Grußwort

beim Gedenkgottesdienst von Bischof Rahho – 6. April 2008

Sehr verehrter, lieber Mitbruder,
liebe Schwestern und Brüder aus der Kirche des Irak.

Es drängt mich, Ihnen in dieser schmerzlichen Stunde des Gedenkens an den ermordeten Martyrerbischof Faraj Rahho ein Wort der persönlichen Anteilnahme und der brüderlichen Verbundenheit zu sagen. Ich erfülle damit einen Auftrag des Erzbischofs von Berlin, Georg Kardinal Sterzinsky, und spreche im Namen der katholischen Christen des Berliner Erzbistums. Wir wissen uns Ihnen nahe in Ihrem großen Leid. Denn seit den Tagen der Apostel gilt, was der hl. Paulus an die Gemeinde in Korinth schrieb: „Wo ein Glied leidet, leiden alle Glieder mit.“

Wir alle sind Glieder am Leib der Kirche. Der auferstandene Christus ist uns vorangegangen durch sein Kreuzesleiden. Es ist ein Weg in die Herrlichkeit Gottes. Darum können wir sagen: Wir tragen gemeinsam das Leid, weil er uns trägt. Wir hoffen gemeinsam auf das immer neue Ostern in seiner Kirche, weil er unser Leben ist und uns Hoffnung gibt. Im Kreuz ist Heil und Leben.

Die Sterben von Erzbischof Rahho ruft uns das entsetzliche Leid der assyrisch-chaldäischen Christen in Erinnerung, die zur Zeit die weltweit schwerste Christenverfolgung zu erleiden haben. Die Welt weiß darum, aber sie schweigt weitgehend. Darum müssen wir unsere Stimme erheben und das maßlose Unrecht hinausrufen, das sich in diesem schwergeprüften Land seit Jahrhunderten immer mehr ausbreitet. Man spricht von dem schwersten Verbrechen der Verfolgung, unter dem heute Christen die Passion Christi zu erleiden haben.

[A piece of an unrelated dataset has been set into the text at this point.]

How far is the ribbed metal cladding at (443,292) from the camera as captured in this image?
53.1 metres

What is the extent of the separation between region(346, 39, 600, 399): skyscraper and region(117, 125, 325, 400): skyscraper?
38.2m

Irak ist ein Land, in dem viele Menschen auf der Flucht sind; rund 20% aller irakischen Flüchtlinge in Syrien sind Christen. Von den 1,4 Mio Christen im Irak im Jahr 1987 sind bis heute nur noch knapp 300 000 übrig geblieben. Über die Hälfte der in Bagdad lebenden Christen haben nach einer Todesdrohung durch Islamisten die Flucht ergriffen. So herrscht Gewalt und Schrecken in einem Land, dessen christliche Wurzeln bis ins dritte Jahrhundert zurückgehen; Wenn es vor 1000 Jahren noch 90 % Christen in ihrem Land gab, so sind es heute durch das gewaltsame Vordringen des Islam nur noch 2-3 %. Eine erschreckende Bilanz. Viele Menschen bangen um ihr Leben, vor Entführung, Erpressung und ungerechter Gewalt.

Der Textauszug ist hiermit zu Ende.